# 1.1: Operators


Each physically measurable quantity has a corresponding operator. The eigenvalues of the operator tell the values of the corresponding physical property that can be observed

In quantum mechanics, any experimentally measurable physical quantity F (e.g., energy, dipole moment, orbital angular momentum, spin angular momentum, linear momentum, kinetic energy) whose classical mechanical expression can be written in terms of the cartesian positions {q$$_i$$} and momenta {p$$_i$$} of the particles that comprise the system of interest is assigned a corresponding quantum mechanical operator F. Given F in terms of the {q$$_i$$} and {p$$_i$$}, F is formed by replacing p$$_j$$ by $$-i\hbar\frac{\partial}{\partial q_{j}}$$ and leaving q$$_j$$ untouched. For example, if

$F=\sum\limits _{1=1}^N \left(\dfrac{p_1^2}{2m_1}+ \dfrac{1}{2}k(q_1-q_1^0)^2 + L(q_1-q_1^0)\right)$

then

$F = \sum\limits_{1=1}^N \left( \dfrac{-\hbar^2}{2m_1}\dfrac{\partial^2}{\partial q_1^2} + \dfrac{1}{2}k(q_1-q_1^0)^2 + L(q_1-q_1^0)\right)$

The x-component of the dipole moment for a collection of N particles has

$F = \sum\limits_{j=1}^N Z_jex_j$

and

$F = \sum\limits_{j=1}^N Z_jex_j$

where Z$$_j$$e is the charge on the j$$^{th}$$ particle.

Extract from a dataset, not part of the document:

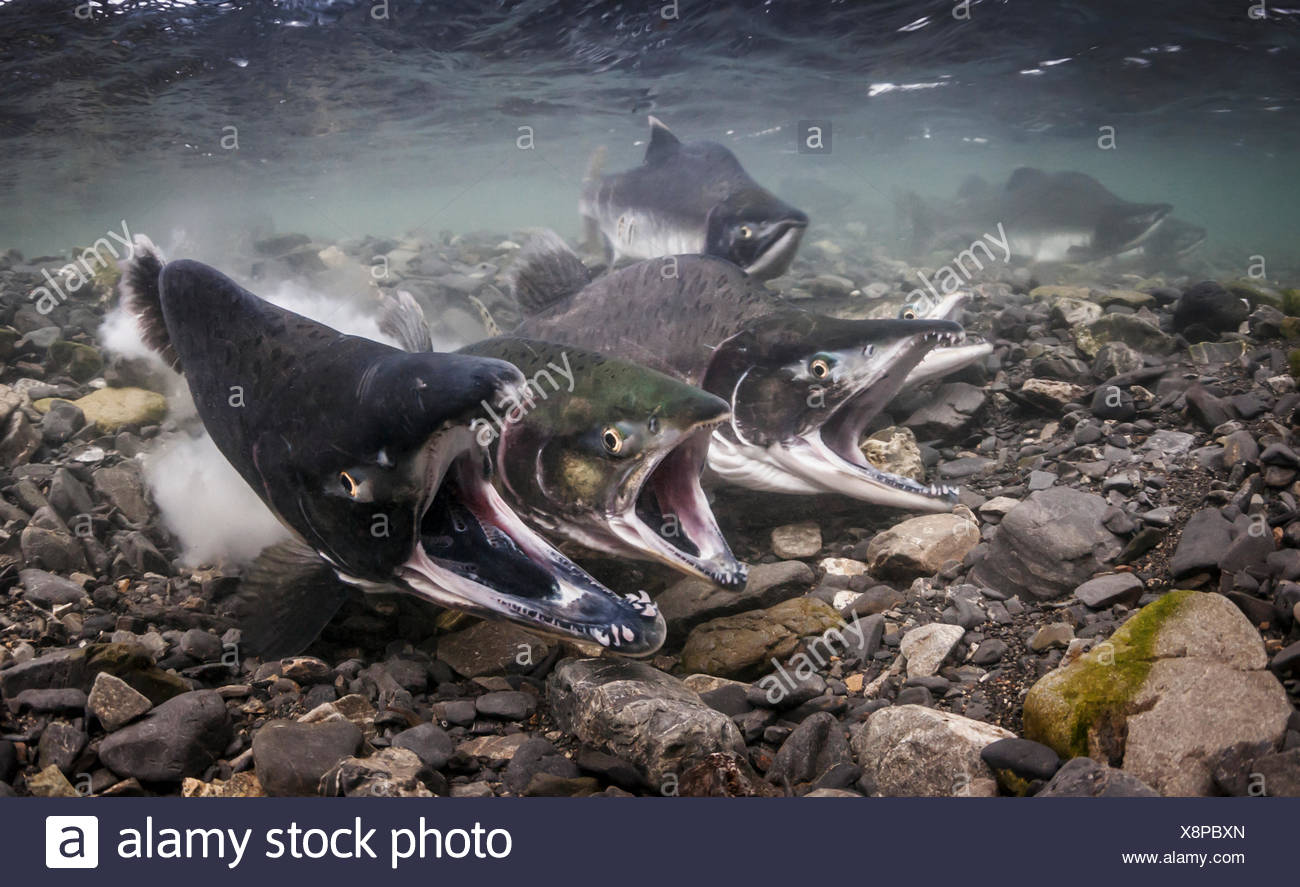 Pink Salmon (Oncorhynchus gorbuscha) spawning in an intertidal stream that is a tributary of Prince William Sound, Southcentral Alaska - Stock Image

The mapping from F to F is straightforward only in terms of cartesian coordinates. To map a classical function F, given in terms of curvilinear coordinates (even if they are orthogonal), into its quantum operator is not at all straightforward. Interested readers are referred to Kemble's text on quantum mechanics which deals with this matter in detail. The mapping can always be done in terms of cartesian coordinates after which a transformation of the resulting coordinates and differential operators to a curvilinear system can be performed. The corresponding transformation of the kinetic energy operator to spherical coordinates is treated in detail in Appendix A. The text by EWK also covers this topic in considerable detail.

The relationship of these quantum mechanical operators to experimental measurement will be made clear later in this chapter. For now, suffice it to say that these operators define equations whose solutions determine the values of the corresponding physical property that can be observed when a measurement is carried out; only the values so determined can be observed. This should suggest the origins of quantum mechanics' prediction that some measurements will produce discrete or quantized values of certain variables (e.g., energy, angular momentum, etc.).